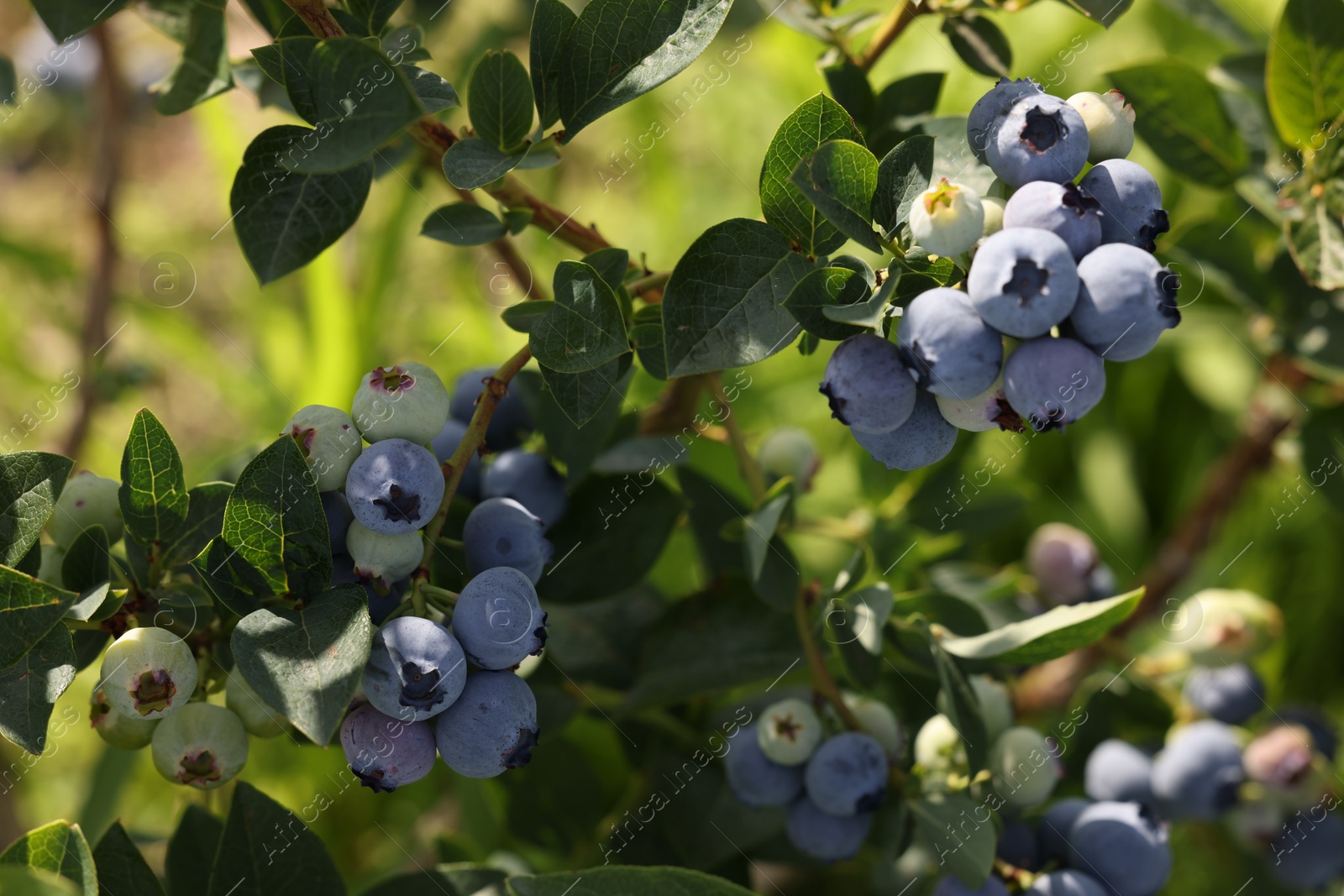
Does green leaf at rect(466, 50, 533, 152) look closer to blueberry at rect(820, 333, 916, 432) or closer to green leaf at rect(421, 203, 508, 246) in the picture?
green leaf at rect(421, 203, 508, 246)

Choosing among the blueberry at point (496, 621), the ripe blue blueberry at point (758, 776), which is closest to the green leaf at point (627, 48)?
☆ ☆ ☆ ☆
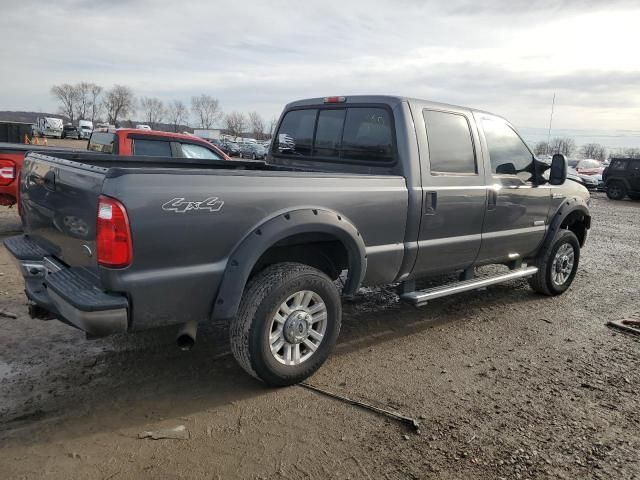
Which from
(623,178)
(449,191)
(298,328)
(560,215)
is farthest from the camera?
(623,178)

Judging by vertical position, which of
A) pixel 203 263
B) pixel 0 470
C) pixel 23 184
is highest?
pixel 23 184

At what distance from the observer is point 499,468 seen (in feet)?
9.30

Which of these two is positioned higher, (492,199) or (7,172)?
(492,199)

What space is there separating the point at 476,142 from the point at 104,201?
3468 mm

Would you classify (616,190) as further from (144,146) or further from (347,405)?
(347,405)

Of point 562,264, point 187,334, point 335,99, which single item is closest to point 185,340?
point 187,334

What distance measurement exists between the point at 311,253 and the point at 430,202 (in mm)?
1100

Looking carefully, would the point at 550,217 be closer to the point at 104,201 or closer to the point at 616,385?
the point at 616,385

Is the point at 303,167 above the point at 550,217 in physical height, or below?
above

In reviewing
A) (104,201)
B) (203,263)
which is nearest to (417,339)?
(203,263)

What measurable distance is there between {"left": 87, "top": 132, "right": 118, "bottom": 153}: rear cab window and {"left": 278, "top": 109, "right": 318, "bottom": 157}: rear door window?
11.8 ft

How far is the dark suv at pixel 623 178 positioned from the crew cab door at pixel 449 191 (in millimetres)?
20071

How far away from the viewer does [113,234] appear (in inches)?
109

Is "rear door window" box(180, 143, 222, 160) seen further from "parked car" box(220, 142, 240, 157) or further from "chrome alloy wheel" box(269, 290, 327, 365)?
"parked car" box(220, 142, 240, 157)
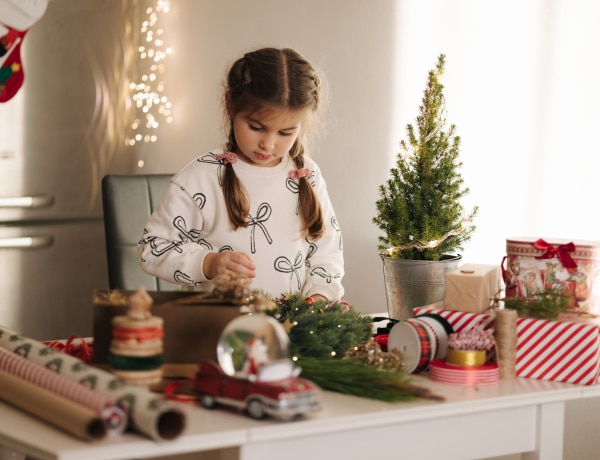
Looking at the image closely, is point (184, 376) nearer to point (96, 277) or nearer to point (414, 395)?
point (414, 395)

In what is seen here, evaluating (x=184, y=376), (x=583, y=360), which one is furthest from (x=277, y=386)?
☆ ☆ ☆ ☆
Locate each line above that contains the string "pixel" and copy it out. Case counts.

> **Right answer**:
A) pixel 203 263
B) pixel 0 470
C) pixel 23 184
pixel 23 184
How far is the dark suv at pixel 623 178 positioned from the crew cab door at pixel 449 191 (in millimetres)?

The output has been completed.